For those who weren't there, Paul Mirengoff has posted a few words summarizing my Dean Dan Polsby's talk Friday on the Solomon Amendment case. Paul adds his own predictions about the outcome of the case and its likely aftermath:
One of the many great points Dean Polsby made about the Solomon Amendment yesterday was that the law schools challenging the Amendment seem motivated more by anti-military sentiment than by sympathy for gay rights (the suit assumes the legality of the underlying "don't ask, don't tell" policy).

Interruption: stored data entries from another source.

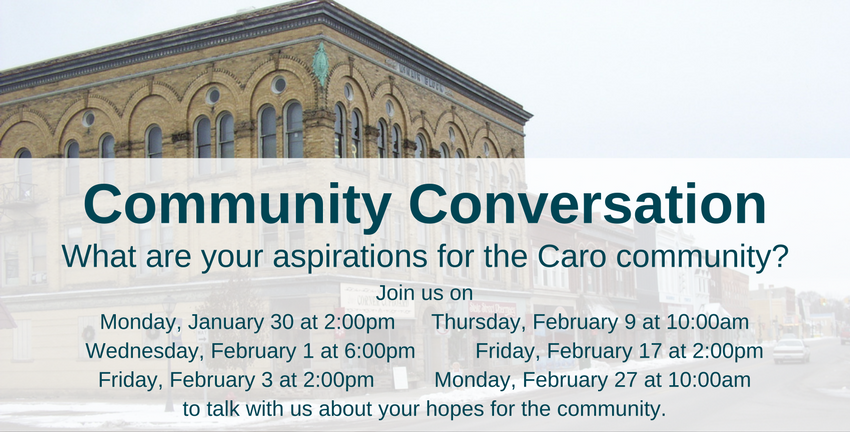 Community Conversation

What are your aspirations for the Caro community?

Join us on

Monday, January 30 at 2:00pm
Wednesday, February 1 at 6:00pm
Friday, February 3 at 2:00pm

Thursday, February 9 at 10:00am
Friday, February 17 at 2:00pm
Monday, February 27 at 10:00am

to talk with us about your hopes for the community.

Polsby, a professor for decades, notes that the liberal professoriate was defending its sensibilities against the military at a time when gay rights were a non-issue.
If, as I expect, the Supreme Court upholds the Solomon Amendment, both sets of lofty motives (anti-military animus and pro-gay rights sentiment) will likely be insufficient to induce liberal law schools to stand on principle and turn down federal money.
A quick explanatory note--The issue of equal rights is a non-issue here because the lawsuit does not challenge the constitutionality of the underlying "Don't Ask, Don't Tell" policy, just the equal-access recruiting rules for the military. Apparently Paul is skeptical of the academy's courage to stand up for principle and reject the government's bigotry-tainted lucre in the event of an adverse ruling in the case. Dean Polsby simply observed that an adverse ruling would truly offer the academy an opportunity for heroism of the bravest sort, by standing firm on principle, even at great cost.